Media houses in Tanzania that had been closed, banned or denied licenses to operate by the former government will now be allowed to reopen, the county’s president announced on Tuesday.
In a move hailed as a positive future for press freedom in Tanzania, President Samia Suluhu ordered the Information Ministry to lift the ban on media outlets mainly for criticizing the former government.
Speaking at the State House in the capital Dar-es-Salaam, Suluhu said that as long as the media respect law and guidelines, they will be allowed to operate.
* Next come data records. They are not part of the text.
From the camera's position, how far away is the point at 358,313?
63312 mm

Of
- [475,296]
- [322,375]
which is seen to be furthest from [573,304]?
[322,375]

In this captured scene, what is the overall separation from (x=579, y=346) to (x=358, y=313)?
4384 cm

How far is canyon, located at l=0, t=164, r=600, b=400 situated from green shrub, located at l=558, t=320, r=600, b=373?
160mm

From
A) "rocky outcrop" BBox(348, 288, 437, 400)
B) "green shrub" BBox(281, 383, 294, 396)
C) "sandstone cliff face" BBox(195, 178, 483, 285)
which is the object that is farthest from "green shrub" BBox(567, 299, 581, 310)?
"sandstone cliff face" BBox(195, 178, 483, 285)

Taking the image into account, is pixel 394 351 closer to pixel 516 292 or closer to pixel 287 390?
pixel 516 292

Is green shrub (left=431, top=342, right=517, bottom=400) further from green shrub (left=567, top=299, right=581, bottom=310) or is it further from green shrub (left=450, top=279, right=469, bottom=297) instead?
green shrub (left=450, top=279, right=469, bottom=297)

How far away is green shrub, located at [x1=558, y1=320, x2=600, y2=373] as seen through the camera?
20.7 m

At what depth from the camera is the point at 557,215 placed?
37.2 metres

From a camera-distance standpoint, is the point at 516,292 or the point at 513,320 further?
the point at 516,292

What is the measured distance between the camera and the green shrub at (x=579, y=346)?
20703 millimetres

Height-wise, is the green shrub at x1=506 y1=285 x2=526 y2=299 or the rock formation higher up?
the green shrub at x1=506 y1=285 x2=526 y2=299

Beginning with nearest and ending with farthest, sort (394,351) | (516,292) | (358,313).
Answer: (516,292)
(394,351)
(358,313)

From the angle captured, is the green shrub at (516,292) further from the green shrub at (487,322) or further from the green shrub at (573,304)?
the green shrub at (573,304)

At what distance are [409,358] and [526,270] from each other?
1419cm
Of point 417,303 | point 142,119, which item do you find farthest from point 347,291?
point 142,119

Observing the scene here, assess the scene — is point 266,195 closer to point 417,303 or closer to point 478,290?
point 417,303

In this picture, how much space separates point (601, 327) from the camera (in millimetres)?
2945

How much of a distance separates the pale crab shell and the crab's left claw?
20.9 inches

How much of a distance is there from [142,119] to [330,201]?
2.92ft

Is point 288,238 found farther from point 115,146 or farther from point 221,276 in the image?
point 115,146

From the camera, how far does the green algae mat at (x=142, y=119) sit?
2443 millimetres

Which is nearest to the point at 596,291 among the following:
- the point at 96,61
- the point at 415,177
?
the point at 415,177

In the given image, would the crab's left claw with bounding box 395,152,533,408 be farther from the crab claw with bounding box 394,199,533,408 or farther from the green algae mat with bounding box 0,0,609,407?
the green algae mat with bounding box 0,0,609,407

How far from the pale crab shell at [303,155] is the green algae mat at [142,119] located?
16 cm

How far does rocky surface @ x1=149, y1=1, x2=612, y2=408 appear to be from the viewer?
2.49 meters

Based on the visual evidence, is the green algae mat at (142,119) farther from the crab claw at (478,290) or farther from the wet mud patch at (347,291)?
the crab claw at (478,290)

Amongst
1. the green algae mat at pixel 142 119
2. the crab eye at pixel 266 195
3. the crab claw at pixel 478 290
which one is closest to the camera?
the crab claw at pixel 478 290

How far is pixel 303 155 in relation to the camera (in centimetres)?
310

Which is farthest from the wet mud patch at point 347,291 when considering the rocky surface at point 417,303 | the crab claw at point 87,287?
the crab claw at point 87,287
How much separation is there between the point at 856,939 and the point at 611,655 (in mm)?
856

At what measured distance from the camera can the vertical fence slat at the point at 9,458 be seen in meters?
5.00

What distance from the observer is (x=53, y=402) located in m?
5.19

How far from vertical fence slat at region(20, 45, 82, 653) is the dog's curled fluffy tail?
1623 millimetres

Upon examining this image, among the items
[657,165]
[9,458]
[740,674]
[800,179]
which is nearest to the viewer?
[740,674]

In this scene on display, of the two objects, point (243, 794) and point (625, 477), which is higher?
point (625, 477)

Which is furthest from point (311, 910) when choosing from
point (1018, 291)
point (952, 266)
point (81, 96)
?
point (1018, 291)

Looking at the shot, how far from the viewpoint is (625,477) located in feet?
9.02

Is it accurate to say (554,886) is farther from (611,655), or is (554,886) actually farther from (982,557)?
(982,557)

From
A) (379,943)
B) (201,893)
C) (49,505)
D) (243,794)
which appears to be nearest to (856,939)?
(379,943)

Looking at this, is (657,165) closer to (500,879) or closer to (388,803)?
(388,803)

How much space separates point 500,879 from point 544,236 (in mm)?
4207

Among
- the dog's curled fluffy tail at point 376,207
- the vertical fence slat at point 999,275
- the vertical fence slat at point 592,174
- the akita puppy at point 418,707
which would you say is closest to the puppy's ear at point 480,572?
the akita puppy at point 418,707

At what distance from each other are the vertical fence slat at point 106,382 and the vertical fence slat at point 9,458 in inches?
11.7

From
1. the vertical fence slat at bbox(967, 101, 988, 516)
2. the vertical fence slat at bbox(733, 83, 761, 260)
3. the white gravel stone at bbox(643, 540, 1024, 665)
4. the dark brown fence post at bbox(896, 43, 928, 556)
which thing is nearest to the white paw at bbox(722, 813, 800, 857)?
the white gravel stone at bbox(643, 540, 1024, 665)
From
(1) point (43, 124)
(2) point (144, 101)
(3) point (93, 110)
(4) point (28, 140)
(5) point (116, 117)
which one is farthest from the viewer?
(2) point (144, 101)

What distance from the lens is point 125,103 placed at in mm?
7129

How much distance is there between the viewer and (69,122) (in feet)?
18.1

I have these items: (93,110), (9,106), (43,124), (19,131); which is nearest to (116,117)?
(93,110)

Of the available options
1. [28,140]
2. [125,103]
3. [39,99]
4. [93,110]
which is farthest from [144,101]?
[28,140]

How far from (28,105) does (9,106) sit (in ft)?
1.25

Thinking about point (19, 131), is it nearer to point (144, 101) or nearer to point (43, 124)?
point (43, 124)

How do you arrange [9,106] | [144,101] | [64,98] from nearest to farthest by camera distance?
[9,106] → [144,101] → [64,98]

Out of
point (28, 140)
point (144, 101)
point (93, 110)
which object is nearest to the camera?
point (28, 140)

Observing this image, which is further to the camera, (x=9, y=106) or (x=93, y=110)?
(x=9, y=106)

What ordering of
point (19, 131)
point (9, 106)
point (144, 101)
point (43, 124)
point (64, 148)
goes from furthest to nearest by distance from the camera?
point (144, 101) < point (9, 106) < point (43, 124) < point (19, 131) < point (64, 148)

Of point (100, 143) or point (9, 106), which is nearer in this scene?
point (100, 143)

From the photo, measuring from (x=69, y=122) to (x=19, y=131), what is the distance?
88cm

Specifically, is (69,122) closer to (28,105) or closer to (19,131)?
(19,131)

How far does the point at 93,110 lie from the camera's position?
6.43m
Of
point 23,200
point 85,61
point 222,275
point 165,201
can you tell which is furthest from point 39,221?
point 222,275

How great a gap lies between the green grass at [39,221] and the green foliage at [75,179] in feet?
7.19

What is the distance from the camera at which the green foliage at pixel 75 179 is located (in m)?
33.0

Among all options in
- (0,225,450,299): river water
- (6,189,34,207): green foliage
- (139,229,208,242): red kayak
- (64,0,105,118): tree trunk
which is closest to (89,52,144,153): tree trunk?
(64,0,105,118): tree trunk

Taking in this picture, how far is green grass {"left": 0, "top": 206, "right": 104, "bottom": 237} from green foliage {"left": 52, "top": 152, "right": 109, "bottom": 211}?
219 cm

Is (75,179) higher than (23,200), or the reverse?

“I am told you revoked licenses of some media outlets, including some online television stations. You should lift the ban but tell them to follow the law and government guideline,” the president ordered the ministry.
The Tanzania Communications Regulatory Authority (TCRA), the country’s media regulatory body, has in the past tightened the noose on press freedom in the country.
According to a report by the Reporters Without Borders (RSF), Tanzania became “increasingly authoritarian” after John Magufuli became president in 2015. None of the 180 countries ranked in RSF’s World Press Freedom Index has suffered such a precipitous decline in recent years.
COVID-19 task force
Tanzanian President Samia Suluhu announced that her country will set up a COVID-19 task force to deal with the disease.
“On the issue of COVID-19, I think I should form a committee of experts to look at it professionally and then advise the government.
“We cannot isolate ourselves as if we are an Island, but also we cannot accept everything brought to us,” daily The Citizen quoted Suluhu as saying.
The late Tanzanian president, John Pombe Magufuli, who died on March 17 at the age of 61 had urged Tanzanians not to observe measures put in place to curb the spread of the novel coronavirus, declaring the disease eradicated from his country.
He urged Tanzanians not to seek COVID-19 vaccines and just to inhale herbal-infused steam to protect themselves from the disease, including the coronavirus.
His administration also refused to share data on COVID-19 infections since May 2020, prompting nations from across the globe to warn their nationals against traveling to Tanzania, citing a high risk of contracting the disease.